- PROMPT
Recast the material as a Markdown table with the columns No. and Text, giving each line a row number. Begin at the line that contains "How much of", stop after the last line of the material, and leave out blank lines.

• • • • •

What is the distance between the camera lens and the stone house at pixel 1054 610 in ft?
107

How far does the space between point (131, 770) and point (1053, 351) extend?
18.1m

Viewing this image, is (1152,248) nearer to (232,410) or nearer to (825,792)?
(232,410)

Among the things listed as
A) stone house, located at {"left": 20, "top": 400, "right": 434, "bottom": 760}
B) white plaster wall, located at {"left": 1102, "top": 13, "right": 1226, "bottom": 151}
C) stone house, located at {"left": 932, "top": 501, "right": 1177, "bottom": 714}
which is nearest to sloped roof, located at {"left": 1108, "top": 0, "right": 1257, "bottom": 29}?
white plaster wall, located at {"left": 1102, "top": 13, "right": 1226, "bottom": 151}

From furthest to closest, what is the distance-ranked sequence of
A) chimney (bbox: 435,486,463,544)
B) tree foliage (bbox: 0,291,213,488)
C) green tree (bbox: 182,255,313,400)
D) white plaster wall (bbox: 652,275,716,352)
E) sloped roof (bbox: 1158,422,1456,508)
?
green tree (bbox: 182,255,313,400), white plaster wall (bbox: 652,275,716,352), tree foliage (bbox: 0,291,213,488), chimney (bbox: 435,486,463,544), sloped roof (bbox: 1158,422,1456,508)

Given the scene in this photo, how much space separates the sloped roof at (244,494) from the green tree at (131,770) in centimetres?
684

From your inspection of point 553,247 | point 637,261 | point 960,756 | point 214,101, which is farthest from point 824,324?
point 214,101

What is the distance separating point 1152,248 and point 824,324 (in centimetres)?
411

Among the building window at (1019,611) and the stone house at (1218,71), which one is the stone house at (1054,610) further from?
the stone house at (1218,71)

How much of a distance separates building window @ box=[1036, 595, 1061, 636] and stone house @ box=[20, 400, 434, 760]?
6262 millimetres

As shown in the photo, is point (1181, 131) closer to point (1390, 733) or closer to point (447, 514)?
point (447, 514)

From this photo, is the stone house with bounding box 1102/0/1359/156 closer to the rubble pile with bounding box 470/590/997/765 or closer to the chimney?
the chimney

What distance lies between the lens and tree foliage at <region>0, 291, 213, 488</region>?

• • • • •

- EXERCISE ANSWER
| No. | Text |
|---|---|
| 1 | How much of a distance separates building window @ box=[1036, 595, 1061, 636] and stone house @ box=[20, 400, 434, 760]? |
| 2 | 6262 millimetres |
| 3 | As shown in the photo, is point (1181, 131) closer to point (1390, 733) or closer to point (447, 514)? |
| 4 | point (447, 514) |
| 5 | From this photo, is the stone house with bounding box 1102/0/1359/156 closer to the rubble pile with bounding box 470/590/997/765 or closer to the chimney? |
| 6 | the chimney |
| 7 | What distance lies between the lens and tree foliage at <region>0, 291, 213, 488</region>? |